I live in a perfect world. I live in a world that looks like a Jacque Fresco fantasy. Everything around me is just as it should be. My house is spacious, sleek, and modern with a touch of rustic charm. Photos of my rooms fill home decor boards across the entirety of Pinterest. My desk is never cluttered, my closet holds just the right amount of clothes, there’s not a single wire visible anywhere, the furniture is feng shui and everything is in the most optimal place. It’s a beautiful world where creativity and productivity flow like champaign over a Swedish model’s nipples. I live in a perfect world…and it’s all in my head.
Don’t you ever wonder where the toothbrushes and mouthwash are in those perfect pictures of bathroom fixtures? Don’t you ever wonder why their dressers aren’t topped with dust, and bills and pockets loads of coins; why their bedsheets never pop off of the mattress corners? There is no their there. Nobody lives in those idyllic decors. Nobody gets anything done on a desk that isn’t spattered with paperclips, pencils & post-its. There’s not such thing as complete organization. Steve Jobs is dead. Maybe he lives there now, but the rest of us are stuck here in the vortex of consumerism where we buy things to put other things in and we buy things to help us get rid of things that we don’t want and we buy books to tell us how to use things that we don’t have. As George Carlin said “That’s all your house is, a place to keep your stuff while you go out and get more stuff!”
But still, I indulge in the fantasy. I’m obsessed with organization, which isn’t to say that I’m good at it. It just means I dream of a life where things make everything else easier. I imagine that if I can figure out organization then I’ll be free. It means that I’m willing to buy and buy, because I think I can purchase my way to utopia. You see, I’m an app junkie. I’ve it got bad. I cruise the productivity section of the App Store every Thursday looking for fresh and sexy apps; hoping that there will be something new to fulfill my needs; something just a little bit better than the last one.
I’ve spent days, weeks, sometimes even months with a new app, living in cohabitational bliss. I learn everything about them; how to tweak them just the right way and make squeal. How to make them reveal all of their little secrets. Every chance I get I’m doing something to them. A quickie in the restaurant bathroom just before desert or in the front seat of the car in a Target parking lot. I just can’t get enough. I even brag to my friends about how amazing it is; how mind blowing. I tell them every dirty detail and I make them wish that they had what I have. I plan my future with these apps.
Then one day, one bright Thursday morning, I see new one; a pretty one.

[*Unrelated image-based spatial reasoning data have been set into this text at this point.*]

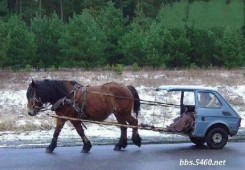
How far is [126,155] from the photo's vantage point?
11.7 m

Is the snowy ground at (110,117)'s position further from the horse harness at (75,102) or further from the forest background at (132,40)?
the forest background at (132,40)

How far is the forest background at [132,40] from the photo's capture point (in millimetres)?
32500

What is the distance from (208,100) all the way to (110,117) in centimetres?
678

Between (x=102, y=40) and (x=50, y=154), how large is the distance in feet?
76.4

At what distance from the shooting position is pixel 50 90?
12297 millimetres

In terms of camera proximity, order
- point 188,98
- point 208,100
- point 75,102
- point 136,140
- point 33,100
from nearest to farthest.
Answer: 1. point 33,100
2. point 75,102
3. point 136,140
4. point 208,100
5. point 188,98

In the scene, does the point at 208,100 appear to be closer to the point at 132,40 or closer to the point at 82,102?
the point at 82,102

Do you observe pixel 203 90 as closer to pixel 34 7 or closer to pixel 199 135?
pixel 199 135

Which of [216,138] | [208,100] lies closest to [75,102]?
[208,100]

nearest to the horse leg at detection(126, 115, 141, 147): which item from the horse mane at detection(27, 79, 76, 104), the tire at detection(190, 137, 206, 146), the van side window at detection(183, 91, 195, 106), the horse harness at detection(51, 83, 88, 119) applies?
the horse harness at detection(51, 83, 88, 119)

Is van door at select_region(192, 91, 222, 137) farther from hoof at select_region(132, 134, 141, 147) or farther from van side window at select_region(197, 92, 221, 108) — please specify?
hoof at select_region(132, 134, 141, 147)

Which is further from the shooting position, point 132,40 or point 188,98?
Answer: point 132,40

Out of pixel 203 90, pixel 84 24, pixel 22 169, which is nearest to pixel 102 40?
pixel 84 24

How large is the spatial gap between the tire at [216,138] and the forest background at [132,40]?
17.5m
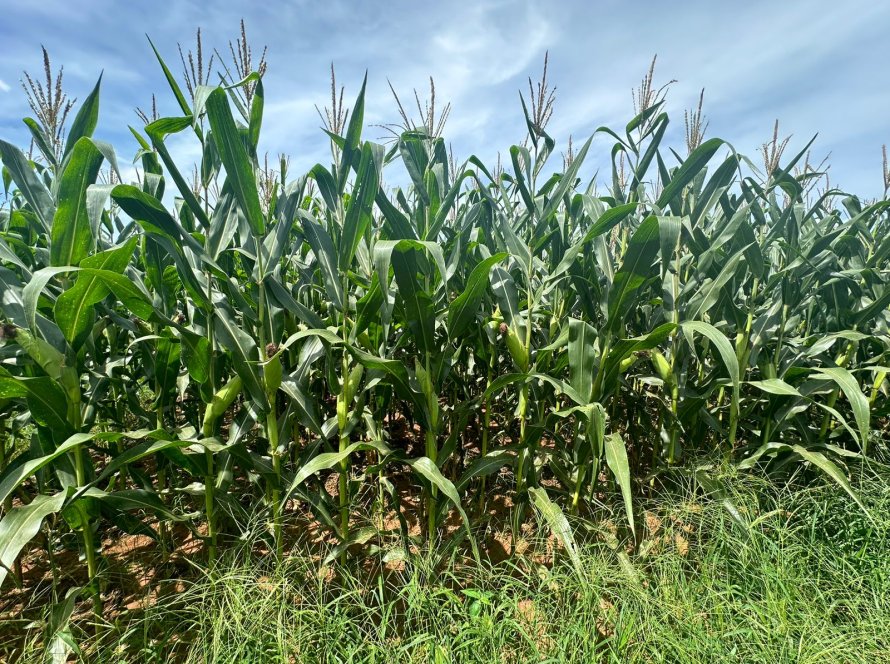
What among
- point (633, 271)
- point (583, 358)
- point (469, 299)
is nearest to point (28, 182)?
point (469, 299)

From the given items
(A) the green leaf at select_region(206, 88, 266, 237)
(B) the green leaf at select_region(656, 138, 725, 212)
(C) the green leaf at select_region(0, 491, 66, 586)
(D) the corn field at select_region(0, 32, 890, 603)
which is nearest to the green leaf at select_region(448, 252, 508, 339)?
(D) the corn field at select_region(0, 32, 890, 603)

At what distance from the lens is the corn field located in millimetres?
1416

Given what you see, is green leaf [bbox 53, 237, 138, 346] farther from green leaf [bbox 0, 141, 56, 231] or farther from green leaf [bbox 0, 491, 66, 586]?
green leaf [bbox 0, 491, 66, 586]

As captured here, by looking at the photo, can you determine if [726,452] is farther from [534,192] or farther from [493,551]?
[534,192]

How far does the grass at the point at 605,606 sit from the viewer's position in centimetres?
138

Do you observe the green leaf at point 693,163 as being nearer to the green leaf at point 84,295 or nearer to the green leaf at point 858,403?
the green leaf at point 858,403

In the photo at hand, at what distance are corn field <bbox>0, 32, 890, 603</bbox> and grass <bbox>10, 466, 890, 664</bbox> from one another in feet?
0.60

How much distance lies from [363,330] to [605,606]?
1331 mm

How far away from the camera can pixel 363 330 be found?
1.79m

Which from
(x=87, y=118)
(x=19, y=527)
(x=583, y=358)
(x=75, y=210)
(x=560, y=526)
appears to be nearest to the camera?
(x=19, y=527)

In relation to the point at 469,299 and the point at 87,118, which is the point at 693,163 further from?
the point at 87,118

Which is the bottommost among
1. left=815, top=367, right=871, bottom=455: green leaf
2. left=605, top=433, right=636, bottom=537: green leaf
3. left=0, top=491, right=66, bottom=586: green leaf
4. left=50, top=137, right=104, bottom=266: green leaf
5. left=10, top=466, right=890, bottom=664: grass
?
left=10, top=466, right=890, bottom=664: grass

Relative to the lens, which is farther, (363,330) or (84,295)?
(363,330)

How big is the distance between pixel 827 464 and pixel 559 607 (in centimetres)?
114
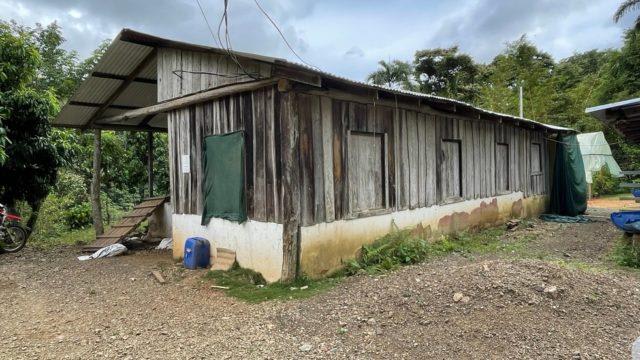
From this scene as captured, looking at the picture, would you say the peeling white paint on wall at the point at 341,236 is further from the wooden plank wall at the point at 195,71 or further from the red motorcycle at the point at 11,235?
the red motorcycle at the point at 11,235

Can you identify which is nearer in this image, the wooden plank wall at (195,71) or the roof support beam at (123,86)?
the wooden plank wall at (195,71)

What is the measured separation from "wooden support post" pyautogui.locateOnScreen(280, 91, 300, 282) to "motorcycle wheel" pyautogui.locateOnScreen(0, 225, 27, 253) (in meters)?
6.27

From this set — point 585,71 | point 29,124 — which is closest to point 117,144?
point 29,124

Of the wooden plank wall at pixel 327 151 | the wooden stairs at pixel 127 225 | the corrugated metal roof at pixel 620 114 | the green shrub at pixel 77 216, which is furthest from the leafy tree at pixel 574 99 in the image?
Result: the green shrub at pixel 77 216

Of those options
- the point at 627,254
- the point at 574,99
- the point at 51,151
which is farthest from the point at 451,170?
the point at 574,99

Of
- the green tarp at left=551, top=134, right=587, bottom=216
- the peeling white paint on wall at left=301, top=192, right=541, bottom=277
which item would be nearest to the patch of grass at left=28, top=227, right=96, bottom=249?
the peeling white paint on wall at left=301, top=192, right=541, bottom=277

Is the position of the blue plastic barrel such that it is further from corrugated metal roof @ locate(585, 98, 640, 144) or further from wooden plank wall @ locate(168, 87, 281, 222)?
corrugated metal roof @ locate(585, 98, 640, 144)

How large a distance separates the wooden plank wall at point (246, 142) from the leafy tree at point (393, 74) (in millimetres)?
20175

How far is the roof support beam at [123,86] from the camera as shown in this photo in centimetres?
782

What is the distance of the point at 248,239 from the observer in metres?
5.95

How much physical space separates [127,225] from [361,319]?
6.32 m

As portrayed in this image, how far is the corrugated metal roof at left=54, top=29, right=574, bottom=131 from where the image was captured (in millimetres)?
5641

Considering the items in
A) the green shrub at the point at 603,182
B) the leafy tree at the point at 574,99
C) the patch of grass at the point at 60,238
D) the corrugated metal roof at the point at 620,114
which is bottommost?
the patch of grass at the point at 60,238

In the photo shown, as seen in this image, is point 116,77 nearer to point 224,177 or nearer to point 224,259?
point 224,177
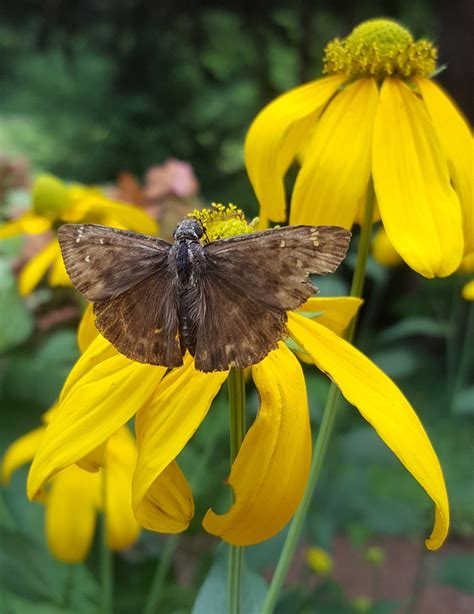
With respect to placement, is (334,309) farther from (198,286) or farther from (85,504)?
(85,504)

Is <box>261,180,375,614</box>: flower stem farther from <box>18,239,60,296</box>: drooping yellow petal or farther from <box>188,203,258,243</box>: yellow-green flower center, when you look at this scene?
<box>18,239,60,296</box>: drooping yellow petal

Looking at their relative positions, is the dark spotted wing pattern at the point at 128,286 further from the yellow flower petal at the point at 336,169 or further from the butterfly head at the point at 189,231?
the yellow flower petal at the point at 336,169

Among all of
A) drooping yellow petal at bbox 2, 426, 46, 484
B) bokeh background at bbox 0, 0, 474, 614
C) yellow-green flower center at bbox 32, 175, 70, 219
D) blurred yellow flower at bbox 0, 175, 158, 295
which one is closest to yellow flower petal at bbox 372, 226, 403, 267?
bokeh background at bbox 0, 0, 474, 614

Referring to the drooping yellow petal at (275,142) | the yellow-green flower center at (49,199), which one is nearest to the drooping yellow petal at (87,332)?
the drooping yellow petal at (275,142)

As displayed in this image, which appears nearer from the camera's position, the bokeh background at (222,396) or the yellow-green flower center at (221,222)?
the yellow-green flower center at (221,222)

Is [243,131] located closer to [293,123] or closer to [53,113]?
[53,113]

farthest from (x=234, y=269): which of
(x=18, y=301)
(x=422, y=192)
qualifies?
(x=18, y=301)

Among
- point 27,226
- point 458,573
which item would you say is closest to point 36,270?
point 27,226
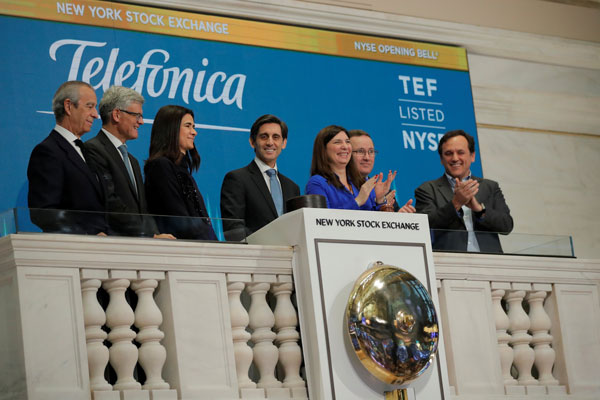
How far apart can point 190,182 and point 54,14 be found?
2581mm

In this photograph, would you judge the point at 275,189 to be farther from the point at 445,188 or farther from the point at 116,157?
the point at 116,157

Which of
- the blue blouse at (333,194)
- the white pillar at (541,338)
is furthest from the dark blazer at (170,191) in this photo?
the white pillar at (541,338)

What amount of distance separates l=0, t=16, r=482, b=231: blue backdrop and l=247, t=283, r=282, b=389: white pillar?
267 centimetres

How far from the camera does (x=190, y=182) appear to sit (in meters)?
4.75

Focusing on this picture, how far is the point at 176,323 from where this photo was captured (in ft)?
12.7

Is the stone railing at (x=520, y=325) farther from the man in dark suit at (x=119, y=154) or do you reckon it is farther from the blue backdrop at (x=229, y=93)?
the blue backdrop at (x=229, y=93)

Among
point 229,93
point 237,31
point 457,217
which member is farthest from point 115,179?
point 237,31

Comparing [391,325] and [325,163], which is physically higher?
[325,163]

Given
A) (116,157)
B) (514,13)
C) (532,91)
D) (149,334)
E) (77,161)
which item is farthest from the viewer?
(514,13)

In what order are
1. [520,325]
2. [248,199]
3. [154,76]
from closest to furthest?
1. [520,325]
2. [248,199]
3. [154,76]

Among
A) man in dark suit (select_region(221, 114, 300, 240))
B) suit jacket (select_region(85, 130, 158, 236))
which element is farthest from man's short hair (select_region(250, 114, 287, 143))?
suit jacket (select_region(85, 130, 158, 236))

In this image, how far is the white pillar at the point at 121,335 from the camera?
12.2ft

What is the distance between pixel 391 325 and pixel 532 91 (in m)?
5.87

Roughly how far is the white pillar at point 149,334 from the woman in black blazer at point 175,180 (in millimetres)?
253
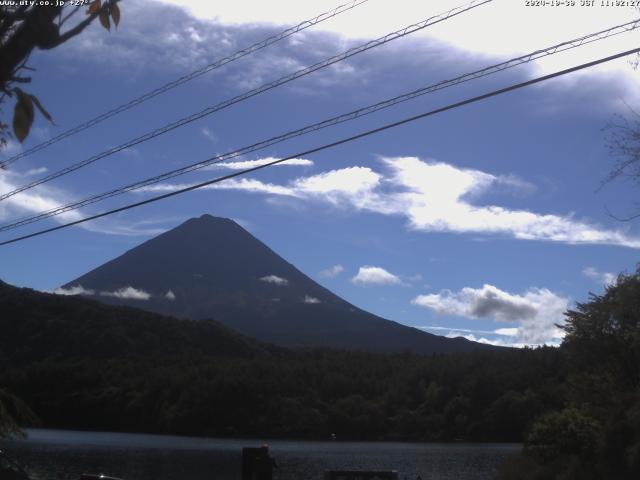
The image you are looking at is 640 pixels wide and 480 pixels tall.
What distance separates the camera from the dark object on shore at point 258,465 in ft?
54.1

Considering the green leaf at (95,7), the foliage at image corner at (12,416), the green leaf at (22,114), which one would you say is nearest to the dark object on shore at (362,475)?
the foliage at image corner at (12,416)

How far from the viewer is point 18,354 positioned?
11338 cm

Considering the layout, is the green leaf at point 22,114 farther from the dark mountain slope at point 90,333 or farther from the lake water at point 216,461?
the dark mountain slope at point 90,333

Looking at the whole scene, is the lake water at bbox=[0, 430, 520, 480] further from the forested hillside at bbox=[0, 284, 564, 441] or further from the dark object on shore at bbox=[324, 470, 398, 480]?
the dark object on shore at bbox=[324, 470, 398, 480]

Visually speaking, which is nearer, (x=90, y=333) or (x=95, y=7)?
(x=95, y=7)

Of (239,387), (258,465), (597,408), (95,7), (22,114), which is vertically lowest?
(258,465)

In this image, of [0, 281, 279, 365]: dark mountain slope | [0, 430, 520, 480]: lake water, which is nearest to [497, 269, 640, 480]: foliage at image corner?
[0, 430, 520, 480]: lake water

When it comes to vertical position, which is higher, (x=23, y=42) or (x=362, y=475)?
(x=23, y=42)

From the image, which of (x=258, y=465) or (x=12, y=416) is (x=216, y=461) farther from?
(x=258, y=465)

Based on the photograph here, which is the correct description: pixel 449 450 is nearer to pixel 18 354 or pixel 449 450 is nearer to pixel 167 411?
pixel 167 411

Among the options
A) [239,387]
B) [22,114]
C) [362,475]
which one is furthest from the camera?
[239,387]

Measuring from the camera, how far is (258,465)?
648 inches

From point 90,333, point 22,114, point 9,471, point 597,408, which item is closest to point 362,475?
point 9,471

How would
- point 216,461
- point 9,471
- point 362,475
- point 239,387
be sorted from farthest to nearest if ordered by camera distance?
point 239,387
point 216,461
point 9,471
point 362,475
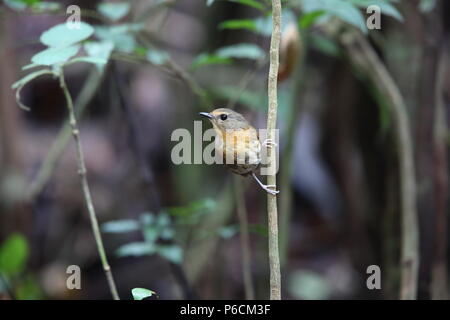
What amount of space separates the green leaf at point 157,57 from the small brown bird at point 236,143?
0.39 meters

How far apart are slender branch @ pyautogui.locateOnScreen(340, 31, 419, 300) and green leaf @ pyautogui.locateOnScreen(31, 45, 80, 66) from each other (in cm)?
156

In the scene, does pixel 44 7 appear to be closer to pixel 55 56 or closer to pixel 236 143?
pixel 55 56

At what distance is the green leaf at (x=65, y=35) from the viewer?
1.90m

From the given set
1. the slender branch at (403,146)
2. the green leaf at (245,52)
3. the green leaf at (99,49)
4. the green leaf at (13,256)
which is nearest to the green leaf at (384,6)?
the green leaf at (245,52)

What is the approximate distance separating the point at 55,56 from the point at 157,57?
2.47 ft

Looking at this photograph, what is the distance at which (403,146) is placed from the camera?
2904 mm

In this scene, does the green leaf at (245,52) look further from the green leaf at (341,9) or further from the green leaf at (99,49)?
the green leaf at (99,49)

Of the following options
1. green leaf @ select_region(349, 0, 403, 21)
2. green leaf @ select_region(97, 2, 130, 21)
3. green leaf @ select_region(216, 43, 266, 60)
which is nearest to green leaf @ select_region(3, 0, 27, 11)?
green leaf @ select_region(97, 2, 130, 21)

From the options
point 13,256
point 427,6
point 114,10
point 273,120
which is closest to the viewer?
point 273,120

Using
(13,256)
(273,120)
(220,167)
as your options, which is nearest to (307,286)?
(220,167)
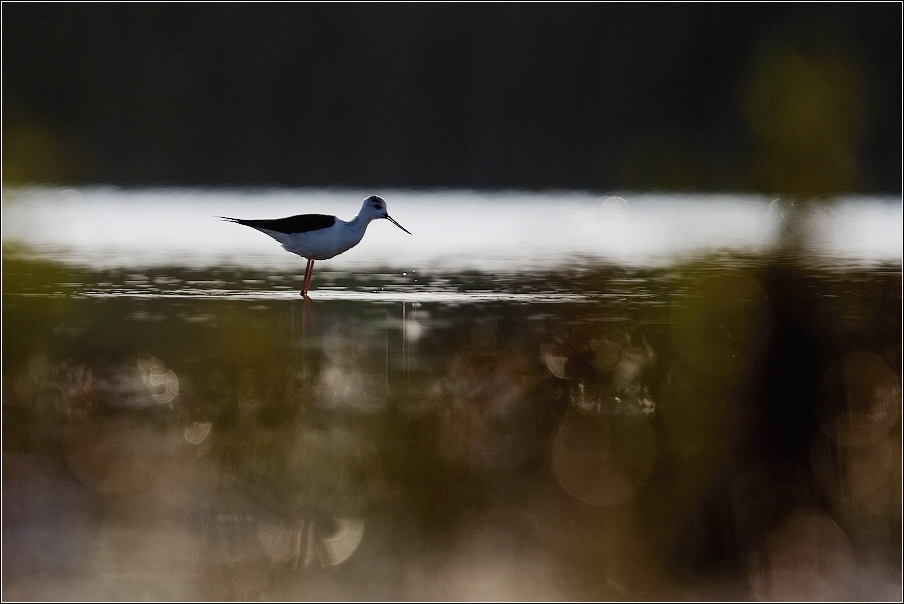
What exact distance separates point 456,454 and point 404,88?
130ft

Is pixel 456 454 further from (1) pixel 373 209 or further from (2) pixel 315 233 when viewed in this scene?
(1) pixel 373 209

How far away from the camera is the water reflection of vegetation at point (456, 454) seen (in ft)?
20.3

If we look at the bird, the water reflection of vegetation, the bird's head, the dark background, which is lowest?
the water reflection of vegetation

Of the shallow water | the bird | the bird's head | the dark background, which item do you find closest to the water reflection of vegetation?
the shallow water

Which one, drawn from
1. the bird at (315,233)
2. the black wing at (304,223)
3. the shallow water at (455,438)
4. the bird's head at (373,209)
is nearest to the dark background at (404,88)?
the bird's head at (373,209)

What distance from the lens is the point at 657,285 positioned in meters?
14.3

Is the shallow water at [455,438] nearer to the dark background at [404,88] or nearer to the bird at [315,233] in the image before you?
the bird at [315,233]

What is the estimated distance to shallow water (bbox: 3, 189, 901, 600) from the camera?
20.3 ft

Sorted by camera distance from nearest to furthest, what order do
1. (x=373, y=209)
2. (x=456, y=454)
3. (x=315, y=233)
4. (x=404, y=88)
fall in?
(x=456, y=454)
(x=315, y=233)
(x=373, y=209)
(x=404, y=88)

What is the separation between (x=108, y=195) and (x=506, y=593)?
99.2ft

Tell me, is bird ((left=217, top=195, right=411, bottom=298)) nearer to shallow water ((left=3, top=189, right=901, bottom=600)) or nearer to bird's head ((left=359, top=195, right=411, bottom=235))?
bird's head ((left=359, top=195, right=411, bottom=235))

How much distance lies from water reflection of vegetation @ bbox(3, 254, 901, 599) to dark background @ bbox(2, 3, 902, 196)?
77.5ft

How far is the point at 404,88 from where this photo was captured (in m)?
46.4

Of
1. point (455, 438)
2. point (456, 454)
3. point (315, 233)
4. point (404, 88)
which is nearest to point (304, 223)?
point (315, 233)
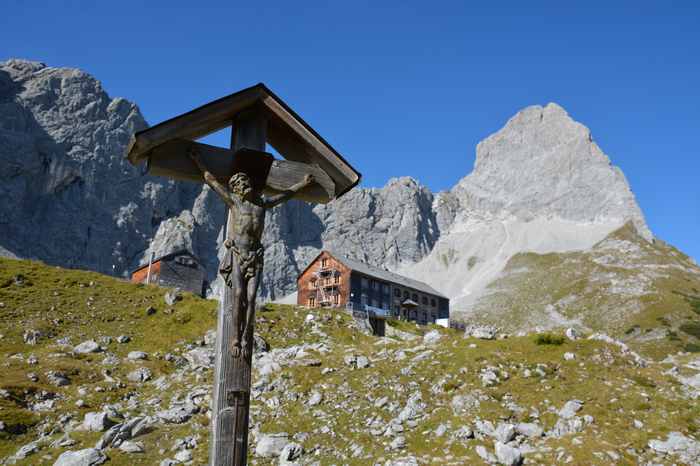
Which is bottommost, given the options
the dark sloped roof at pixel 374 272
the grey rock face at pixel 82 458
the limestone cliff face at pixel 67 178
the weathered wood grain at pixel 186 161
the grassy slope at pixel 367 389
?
the grey rock face at pixel 82 458

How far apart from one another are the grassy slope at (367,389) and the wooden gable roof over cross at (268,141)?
15.1 meters

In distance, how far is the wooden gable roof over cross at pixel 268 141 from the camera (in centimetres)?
626

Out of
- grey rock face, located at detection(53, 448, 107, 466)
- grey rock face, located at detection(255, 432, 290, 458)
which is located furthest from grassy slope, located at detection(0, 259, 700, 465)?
grey rock face, located at detection(255, 432, 290, 458)

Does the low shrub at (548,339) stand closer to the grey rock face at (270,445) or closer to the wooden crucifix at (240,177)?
the grey rock face at (270,445)

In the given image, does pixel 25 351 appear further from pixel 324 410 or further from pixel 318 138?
pixel 318 138

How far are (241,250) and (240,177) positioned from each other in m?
0.90

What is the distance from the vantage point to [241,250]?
5953 mm

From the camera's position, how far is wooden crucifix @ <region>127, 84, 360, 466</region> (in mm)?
5695

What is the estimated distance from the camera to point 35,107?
7160 inches

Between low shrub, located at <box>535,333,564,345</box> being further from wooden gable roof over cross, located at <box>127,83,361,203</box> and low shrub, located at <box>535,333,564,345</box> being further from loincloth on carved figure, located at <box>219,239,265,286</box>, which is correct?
loincloth on carved figure, located at <box>219,239,265,286</box>

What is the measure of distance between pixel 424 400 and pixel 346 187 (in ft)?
64.2

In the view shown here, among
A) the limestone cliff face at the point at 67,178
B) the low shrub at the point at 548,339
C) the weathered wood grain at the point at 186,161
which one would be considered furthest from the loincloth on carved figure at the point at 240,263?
the limestone cliff face at the point at 67,178

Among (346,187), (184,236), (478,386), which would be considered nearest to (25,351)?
(478,386)

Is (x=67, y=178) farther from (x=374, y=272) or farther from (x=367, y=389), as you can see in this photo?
(x=367, y=389)
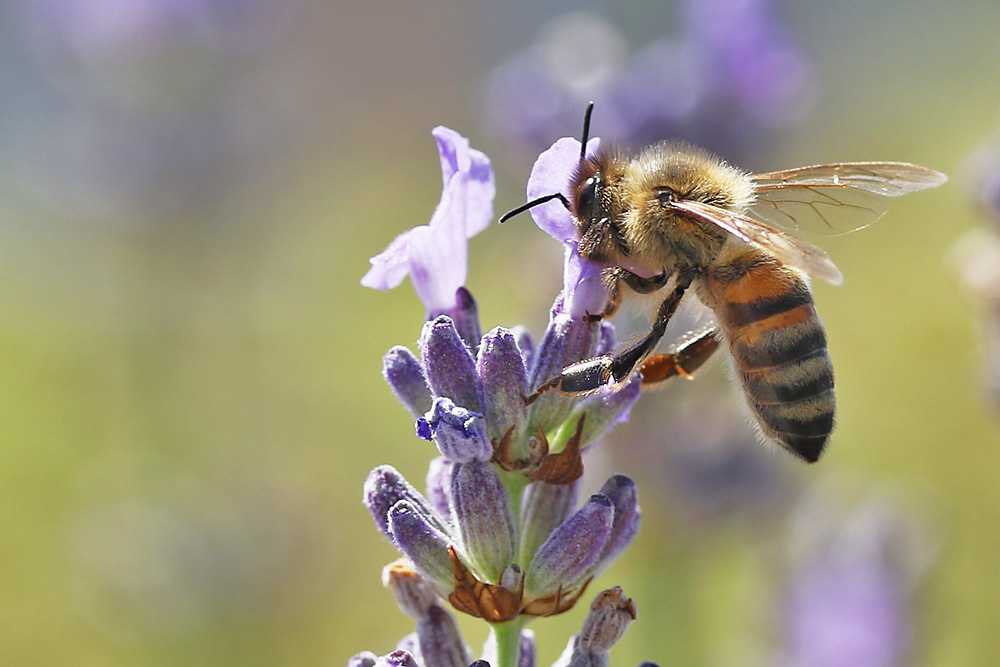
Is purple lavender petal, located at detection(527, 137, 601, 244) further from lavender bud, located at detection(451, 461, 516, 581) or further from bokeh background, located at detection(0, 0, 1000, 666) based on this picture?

It catches my eye like a fish hook—yes, I said a fish hook in the eye—It snags me & I let the line go . But, I don’t just switch and ditch. I try to be good. I try to keep this new app out of my mind and Get Things Done. I remind myself that the app I have is perfect. It fits my needs. It’s part of my life. I’m committed to it. I tell myself I’m loyal user…but then, in the evening, when I’ve checked off everything in my current app and I’ve closed it for the night, I start looking up the new one. I go to its website. I look at all of its pictures (even the old ones when it was barely out of beta). I watch all of the videos and pause so I can get a good look at the right angles. I stalk it until it’s four in the morning. Then, I crawl into bed and I try sleep. I try to shut it out but my mind is racing. I can still feel the flicker of the screen burning my vision. I close my eyes and all I can think about is how that new app will make my life exciting again and how this old app in the phone next to me just nags all day with alarms and reminders. So, I give. I sneak out of bed and in the blue light of my phone, I get that new app, telling myself that I just need to try it. I just need to know if it’s as good as it looks. Inevitably, by the time the sun is up, I’m moving out from the old app and right in with the new one.
It’s a never ending cycle of consumption. None of the apps ever have everything that I need. How could they? The problem isn’t these apps. The problem is with me. I want something that isn’t possible. Something that probably isn’t even necessary. I need to accept things as they are. I need to accept that real life is messy and that swiping and checking won’t ever fix that. You can’t schedule procrastination, laziness and fear out of your day. Organization has its limits.
Real life comes with more junk than drawers; more shoes than shelves and there isn’t aways hardwood under that 70’s shag carpet. In real life, sanding down driftwood is harder than it looks and most houses have short ceilings and small windows. Now, I’m not gonna give up to-do apps (I just met a beautiful one today), but if I want to be successful; if I want do my best work, I need to let go of this perfectionism. I need to cultivate an adventurous spirit that’s willing to fail. I need to nurture the desire and the will power to block out everything else. What I need to remember is that the only ones who run the trains on time are fascists and that if I’m lucky my room will be crammed with stacks of paper, each page a drawing, a poem, a story or a script that I wrote while other people were buying shelves and mason jar terrariums.